Task: Explain why Vyom, in the forum thread below on copying highlighted PDF text, says a tool called Clipboard Magic is needed. Answer in one to three sentences.

# Copy highlighted text all at once



## rahul_c (Feb 1, 2011)

I am using adobe reader 10 and it has a great highlighting tool, I was trying to make notes using pdf textbooks but its taking lot of time.

Is there any way to copy all the highlighted text at once or mark text at different places in same pdf file and copy it all at once?

Please reply fast only 27 days left for exams and I am already freaking out!! 
Image - TinyPic - Free Image Hosting, Photo Sharing & Video Hosting


----------



## thetechfreak (Feb 1, 2011)

You will need PDF Editor for this and I dont think there is any free software to do this


----------



## rahul_c (Feb 1, 2011)

Tell me name of any PDF editor which does it?


----------



## Vyom (Feb 5, 2011)

I havn't found any PDF editor, which can serve your purpose, but I think I can help you a bit.

My theory is based on the fact that while it isn't possible to mark different portions of a pdf file and copy all of them together, BUT it is possible to keep copying texts from different sources like a pdf file, which would be going to a temporary place called clipboard. And then you can just paste the entire amount of texts which you have been copying so far, at a single place, in its entirety.

But the main problem is that clipboard can only hold one copy+paste item at one time. So you would have to use a tool, called, Clipboard Magic. Just install it from *www.cybermatrix.com/cmdownloads.html and run it. 
Now just keep copying the texts from various sources, and keep a watch on how, Clipboard  Magic keeps ALL of them in a neat list.
After you are done copying and ready to paste, just select "Copy All Clips To Clipboard" from Edit menu, and now you can paste the entire amount of text you had copied, in any text editor.

Hope this could help.


----------



## rahul_c (Feb 7, 2011)

^Thanks it works, just select-copy at different places and paste all at once. I am done with making notes anyways but it will come handy latter, now trying to solve questions.


----------



## Vyom (Feb 7, 2011)

I guess, I was a little late in my response... 
But glad, that I could help. And in the process, learned something new. (Ya, me too got to know about this process while researching).
All de best for your exams.


----------

Dataset entries
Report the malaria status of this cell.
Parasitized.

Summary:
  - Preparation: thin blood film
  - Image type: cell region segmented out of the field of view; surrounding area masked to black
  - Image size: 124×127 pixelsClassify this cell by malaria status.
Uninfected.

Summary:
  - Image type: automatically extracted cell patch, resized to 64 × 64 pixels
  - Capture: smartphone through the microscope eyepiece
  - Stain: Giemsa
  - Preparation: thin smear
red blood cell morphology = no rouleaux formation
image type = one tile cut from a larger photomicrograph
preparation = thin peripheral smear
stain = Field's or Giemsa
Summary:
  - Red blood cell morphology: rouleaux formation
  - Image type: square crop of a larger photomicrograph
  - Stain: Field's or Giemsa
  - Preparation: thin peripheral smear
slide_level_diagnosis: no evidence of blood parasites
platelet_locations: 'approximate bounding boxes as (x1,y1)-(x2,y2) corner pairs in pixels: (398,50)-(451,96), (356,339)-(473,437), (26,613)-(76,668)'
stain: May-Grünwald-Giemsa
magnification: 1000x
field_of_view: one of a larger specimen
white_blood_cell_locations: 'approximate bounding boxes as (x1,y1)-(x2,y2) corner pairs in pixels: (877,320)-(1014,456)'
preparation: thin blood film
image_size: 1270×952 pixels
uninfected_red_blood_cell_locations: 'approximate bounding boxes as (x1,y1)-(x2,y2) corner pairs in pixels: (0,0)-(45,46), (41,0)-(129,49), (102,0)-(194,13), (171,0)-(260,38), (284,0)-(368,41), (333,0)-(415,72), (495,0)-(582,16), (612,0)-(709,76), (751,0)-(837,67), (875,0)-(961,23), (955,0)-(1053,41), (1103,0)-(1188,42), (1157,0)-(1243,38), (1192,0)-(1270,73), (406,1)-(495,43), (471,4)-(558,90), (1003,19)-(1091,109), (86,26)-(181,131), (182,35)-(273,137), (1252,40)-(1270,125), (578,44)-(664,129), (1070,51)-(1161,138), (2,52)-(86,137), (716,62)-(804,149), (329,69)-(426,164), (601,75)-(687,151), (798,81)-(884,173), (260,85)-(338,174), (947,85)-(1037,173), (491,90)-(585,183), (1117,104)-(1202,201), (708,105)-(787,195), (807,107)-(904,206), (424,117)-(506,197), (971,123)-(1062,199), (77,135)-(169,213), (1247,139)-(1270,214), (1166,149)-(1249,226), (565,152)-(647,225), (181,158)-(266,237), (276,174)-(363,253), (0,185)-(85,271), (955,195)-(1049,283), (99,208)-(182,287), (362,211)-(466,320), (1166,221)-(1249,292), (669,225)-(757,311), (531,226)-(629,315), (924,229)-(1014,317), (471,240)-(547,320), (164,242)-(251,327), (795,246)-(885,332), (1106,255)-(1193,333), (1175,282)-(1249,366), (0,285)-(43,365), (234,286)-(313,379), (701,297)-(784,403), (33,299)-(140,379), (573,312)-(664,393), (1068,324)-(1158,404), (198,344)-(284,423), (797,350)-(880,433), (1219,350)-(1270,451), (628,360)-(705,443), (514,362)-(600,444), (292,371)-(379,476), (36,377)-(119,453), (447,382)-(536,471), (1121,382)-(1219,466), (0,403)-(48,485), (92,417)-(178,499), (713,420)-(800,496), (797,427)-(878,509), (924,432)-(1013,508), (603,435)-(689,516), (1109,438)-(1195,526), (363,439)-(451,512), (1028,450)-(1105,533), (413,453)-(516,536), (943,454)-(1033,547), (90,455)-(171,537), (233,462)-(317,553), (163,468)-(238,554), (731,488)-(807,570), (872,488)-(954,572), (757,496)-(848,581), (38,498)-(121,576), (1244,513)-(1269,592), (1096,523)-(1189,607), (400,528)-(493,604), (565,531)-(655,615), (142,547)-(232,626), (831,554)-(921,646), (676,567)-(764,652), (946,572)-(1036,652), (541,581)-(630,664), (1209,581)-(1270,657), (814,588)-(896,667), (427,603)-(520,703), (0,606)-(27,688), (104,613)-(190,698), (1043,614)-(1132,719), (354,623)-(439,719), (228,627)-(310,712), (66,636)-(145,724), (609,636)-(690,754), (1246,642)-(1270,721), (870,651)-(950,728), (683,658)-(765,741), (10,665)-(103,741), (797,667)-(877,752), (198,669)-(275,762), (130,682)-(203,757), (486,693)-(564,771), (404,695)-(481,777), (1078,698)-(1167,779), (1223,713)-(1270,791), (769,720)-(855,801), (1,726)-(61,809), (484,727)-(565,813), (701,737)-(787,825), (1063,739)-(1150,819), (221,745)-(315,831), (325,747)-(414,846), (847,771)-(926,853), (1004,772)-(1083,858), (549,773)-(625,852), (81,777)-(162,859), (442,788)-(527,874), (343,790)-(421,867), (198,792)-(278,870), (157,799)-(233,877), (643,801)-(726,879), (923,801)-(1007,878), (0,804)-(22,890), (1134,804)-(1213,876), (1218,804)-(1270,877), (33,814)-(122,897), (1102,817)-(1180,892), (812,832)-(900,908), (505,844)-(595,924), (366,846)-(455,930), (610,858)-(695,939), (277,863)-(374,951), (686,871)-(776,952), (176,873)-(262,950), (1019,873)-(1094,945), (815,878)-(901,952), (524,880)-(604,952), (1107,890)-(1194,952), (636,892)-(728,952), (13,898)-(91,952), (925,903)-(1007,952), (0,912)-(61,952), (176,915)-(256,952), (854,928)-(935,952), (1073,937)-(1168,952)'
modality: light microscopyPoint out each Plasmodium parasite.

Full answer: The clipboard can hold only one copy+paste item at a time, so it cannot collect text copied from several places on its own. Clipboard Magic keeps everything copied in a list, and its "Copy All Clips To Clipboard" option lets all of it be pasted at once into a text editor.